- What you will do -
What federal position does Deborah Lipstadt hold, according to the column on antisemitism?

Can you oppose antisemitism while at the same time make common cause with Jew-haters, their organizations and the ideas that propel them forward? The answer from the Biden administration and their allies that control the legacy organizations that purport to speak for American Jewry is “yes.”
That is a point that has been repeatedly clear in recent weeks as once again, the political left has shown itself incapable of responding to the growing problem of antisemitism without seeking to give a pass to their ideological allies. The same forces unfairly seek to connect the dots between mainstream conservatives and marginal extremists on the far right that are antisemitic and to which they have no ties or affinity. But they are guilty of doing the same thing themselves.
One of the best examples of this came from the person who holds the federal position that is actually tasked with fighting antisemitism: Ambassador Deborah Lipstadt, the U.S. State Department’s Special Envoy to Monitor and Combat Antisemitism. Lipstadt has been spending a lot of time lately defending the Biden administration’s recent “National Strategy to Combat Antisemitism.” That document was lauded by most of the organized Jewish world because, at least in principle, it represented a commitment to fighting all forms of Jewish hatred, no matter the origins.
But when asked about why the administration included the Council of American Islamic Relations (CAIR) in the document—allowing a group that is itself helping to spread Jew-hatred in the Muslim community—Lipstadt responded with a figurative shrug of the shoulders.
Ignoring the reality of CAIR’s contemporary behavior as well as downplaying its past record, the historian-turned-Biden administration apologist said that Jews were obligated to give even those rabid Jew-haters a second chance. Jews come from “a tradition that believes in forgiveness. Our holiest days of the year are about change. So, if they’re really willing to change, if they’re really willing to say, ‘Hey, we now see this is a serious problem, then they are welcome.”
Lipstadt, who shredded her credibility but earned the nomination to her prestigious post by supporting the outrageous claim by Democrats that the Trump administration and Republicans were analogous to the Nazis, left an important element out of her lame rationalization for CAIR’s inclusion. The administration sees the radical group as politically aligned with the Democrats and fits in with their intersectional mindset, in which so-called victims groups can do no wrong even if they are open Jew-haters.
Of course, Lipstadt’s rationalization and the White House’s largely meaningless strategy paper are small potatoes compared to the Biden administration’s decision to rejoin UNESCO, the U.N. cultural organization. Like the rest of the world body’s many agencies, UNESCO is an important source of antisemitism, using its prestige and influence to deny Jewish history and slander Israel, such as its outrageous claim that the Tomb of the Patriarchs in Hebron is an endangered Muslim site.

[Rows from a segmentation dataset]
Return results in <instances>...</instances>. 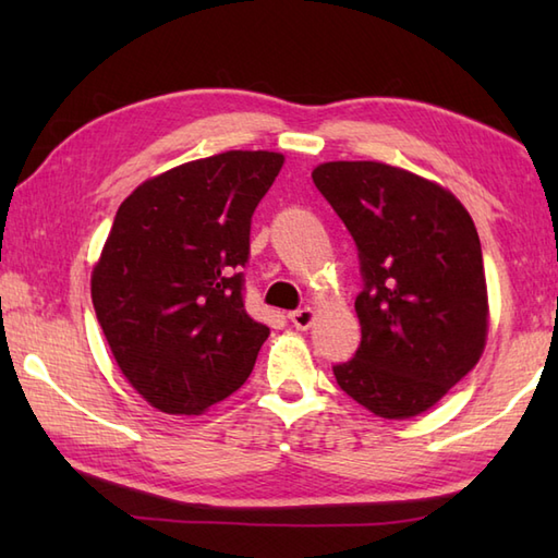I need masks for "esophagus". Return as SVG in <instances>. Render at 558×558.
I'll list each match as a JSON object with an SVG mask.
<instances>
[{
    "instance_id": "34e87169",
    "label": "esophagus",
    "mask_w": 558,
    "mask_h": 558,
    "mask_svg": "<svg viewBox=\"0 0 558 558\" xmlns=\"http://www.w3.org/2000/svg\"><path fill=\"white\" fill-rule=\"evenodd\" d=\"M290 322L294 328L300 330H306L312 324H314V310H310V306H304V310H298V312H290Z\"/></svg>"
}]
</instances>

- Finished task -
She is the U.S. State Department's Special Envoy to Monitor and Combat Antisemitism.